* [THE RECORDS]:
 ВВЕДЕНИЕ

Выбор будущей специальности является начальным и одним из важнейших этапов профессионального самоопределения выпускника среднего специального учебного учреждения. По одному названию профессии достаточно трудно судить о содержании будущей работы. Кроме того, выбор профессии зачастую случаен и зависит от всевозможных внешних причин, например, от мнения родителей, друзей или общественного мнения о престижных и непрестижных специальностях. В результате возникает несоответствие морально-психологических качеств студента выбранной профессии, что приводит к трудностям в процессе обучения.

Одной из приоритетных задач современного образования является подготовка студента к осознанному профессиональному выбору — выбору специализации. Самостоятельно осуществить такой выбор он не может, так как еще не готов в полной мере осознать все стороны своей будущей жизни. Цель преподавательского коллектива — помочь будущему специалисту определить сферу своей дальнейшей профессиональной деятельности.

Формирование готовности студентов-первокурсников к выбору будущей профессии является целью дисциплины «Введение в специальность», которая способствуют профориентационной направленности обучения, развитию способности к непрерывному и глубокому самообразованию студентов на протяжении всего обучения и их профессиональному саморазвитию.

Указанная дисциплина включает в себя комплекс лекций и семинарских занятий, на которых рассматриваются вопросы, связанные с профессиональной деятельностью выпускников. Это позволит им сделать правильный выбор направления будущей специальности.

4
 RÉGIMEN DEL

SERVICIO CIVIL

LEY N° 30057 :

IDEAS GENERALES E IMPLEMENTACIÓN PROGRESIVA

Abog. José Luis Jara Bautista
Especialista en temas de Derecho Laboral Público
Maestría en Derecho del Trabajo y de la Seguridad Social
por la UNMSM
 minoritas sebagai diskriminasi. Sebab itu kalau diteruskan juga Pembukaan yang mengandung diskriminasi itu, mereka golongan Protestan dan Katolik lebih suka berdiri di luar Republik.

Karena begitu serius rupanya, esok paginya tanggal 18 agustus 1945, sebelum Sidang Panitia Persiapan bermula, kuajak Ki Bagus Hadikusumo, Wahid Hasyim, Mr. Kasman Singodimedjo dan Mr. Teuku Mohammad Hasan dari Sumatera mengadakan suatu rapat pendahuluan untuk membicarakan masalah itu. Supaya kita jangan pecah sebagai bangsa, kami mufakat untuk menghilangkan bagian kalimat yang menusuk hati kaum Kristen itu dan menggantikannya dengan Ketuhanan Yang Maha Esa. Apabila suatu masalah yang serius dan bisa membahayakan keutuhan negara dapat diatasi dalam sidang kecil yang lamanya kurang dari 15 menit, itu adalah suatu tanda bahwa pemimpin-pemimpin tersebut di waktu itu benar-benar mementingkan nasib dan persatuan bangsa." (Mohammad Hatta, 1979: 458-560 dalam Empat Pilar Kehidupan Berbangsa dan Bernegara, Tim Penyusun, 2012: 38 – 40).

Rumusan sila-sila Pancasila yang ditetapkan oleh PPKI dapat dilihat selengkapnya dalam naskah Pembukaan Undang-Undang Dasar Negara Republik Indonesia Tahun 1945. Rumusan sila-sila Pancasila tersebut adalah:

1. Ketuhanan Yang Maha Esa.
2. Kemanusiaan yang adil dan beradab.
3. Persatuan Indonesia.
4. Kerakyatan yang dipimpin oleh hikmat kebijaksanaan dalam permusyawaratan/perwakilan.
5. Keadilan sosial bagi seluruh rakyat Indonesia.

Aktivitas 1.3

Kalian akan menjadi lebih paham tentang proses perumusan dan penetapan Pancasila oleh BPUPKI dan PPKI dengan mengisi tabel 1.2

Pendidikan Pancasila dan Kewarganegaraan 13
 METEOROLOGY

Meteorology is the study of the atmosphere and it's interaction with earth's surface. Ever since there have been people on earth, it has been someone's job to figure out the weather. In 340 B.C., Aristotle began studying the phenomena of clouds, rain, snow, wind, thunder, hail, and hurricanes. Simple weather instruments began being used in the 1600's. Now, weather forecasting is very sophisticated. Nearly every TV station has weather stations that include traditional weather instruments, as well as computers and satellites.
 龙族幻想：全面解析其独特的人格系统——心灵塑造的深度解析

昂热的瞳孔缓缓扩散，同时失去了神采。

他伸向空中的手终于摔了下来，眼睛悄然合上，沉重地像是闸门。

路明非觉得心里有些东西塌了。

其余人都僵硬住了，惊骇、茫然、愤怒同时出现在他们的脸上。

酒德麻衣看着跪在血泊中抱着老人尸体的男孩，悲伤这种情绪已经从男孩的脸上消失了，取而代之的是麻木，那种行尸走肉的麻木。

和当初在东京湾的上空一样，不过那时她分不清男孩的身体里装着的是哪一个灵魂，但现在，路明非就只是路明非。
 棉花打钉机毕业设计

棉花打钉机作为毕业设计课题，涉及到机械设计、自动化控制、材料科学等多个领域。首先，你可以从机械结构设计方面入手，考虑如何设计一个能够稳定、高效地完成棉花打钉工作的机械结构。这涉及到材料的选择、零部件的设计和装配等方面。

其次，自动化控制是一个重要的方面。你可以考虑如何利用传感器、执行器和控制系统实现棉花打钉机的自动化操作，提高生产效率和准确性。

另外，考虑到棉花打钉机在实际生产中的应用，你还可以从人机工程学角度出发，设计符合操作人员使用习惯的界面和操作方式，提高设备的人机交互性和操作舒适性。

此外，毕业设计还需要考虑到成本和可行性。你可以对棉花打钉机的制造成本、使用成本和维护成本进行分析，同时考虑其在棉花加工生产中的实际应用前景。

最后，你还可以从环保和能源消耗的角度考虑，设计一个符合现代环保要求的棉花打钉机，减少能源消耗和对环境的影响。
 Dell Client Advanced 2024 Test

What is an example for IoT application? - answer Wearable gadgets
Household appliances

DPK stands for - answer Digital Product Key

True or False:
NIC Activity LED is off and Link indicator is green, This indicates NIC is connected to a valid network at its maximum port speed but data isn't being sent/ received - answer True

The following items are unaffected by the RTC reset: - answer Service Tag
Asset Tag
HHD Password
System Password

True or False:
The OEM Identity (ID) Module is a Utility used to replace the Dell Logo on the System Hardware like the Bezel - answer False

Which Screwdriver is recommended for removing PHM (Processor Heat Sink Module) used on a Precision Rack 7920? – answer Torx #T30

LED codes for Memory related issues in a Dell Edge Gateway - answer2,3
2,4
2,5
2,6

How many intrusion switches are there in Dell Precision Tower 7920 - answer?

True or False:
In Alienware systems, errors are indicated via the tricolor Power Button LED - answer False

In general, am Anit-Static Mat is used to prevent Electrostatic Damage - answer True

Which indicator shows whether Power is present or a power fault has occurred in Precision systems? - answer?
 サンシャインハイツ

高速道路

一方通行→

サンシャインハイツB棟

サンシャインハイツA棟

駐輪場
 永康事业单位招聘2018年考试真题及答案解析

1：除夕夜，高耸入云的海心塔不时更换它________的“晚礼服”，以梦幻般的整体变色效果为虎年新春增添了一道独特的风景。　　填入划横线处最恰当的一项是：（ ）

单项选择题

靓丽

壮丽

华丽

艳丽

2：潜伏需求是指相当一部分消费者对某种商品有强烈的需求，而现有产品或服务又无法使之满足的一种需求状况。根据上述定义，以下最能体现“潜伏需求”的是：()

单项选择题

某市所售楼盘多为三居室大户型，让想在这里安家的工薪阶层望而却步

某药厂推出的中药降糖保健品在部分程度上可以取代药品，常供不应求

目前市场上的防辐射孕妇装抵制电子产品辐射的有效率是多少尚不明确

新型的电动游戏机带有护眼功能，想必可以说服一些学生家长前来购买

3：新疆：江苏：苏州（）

* [THE PROBLEM]:
Repeat every line of the data word for word until you have repeated the line that contains "Формирование готовности студентов-первокурсников", which is the last one to include.

* [WRITTEN RESPONSE]:
 ВВЕДЕНИЕ

Выбор будущей специальности является начальным и одним из важнейших этапов профессионального самоопределения выпускника среднего специального учебного учреждения. По одному названию профессии достаточно трудно судить о содержании будущей работы. Кроме того, выбор профессии зачастую случаен и зависит от всевозможных внешних причин, например, от мнения родителей, друзей или общественного мнения о престижных и непрестижных специальностях. В результате возникает несоответствие морально-психологических качеств студента выбранной профессии, что приводит к трудностям в процессе обучения.

Одной из приоритетных задач современного образования является подготовка студента к осознанному профессиональному выбору — выбору специализации. Самостоятельно осуществить такой выбор он не может, так как еще не готов в полной мере осознать все стороны своей будущей жизни. Цель преподавательского коллектива — помочь будущему специалисту определить сферу своей дальнейшей профессиональной деятельности.

Формирование готовности студентов-первокурсников к выбору будущей профессии является целью дисциплины «Введение в специальность», которая способствуют профориентационной направленности обучения, развитию способности к непрерывному и глубокому самообразованию студентов на протяжении всего обучения и их профессиональному саморазвитию.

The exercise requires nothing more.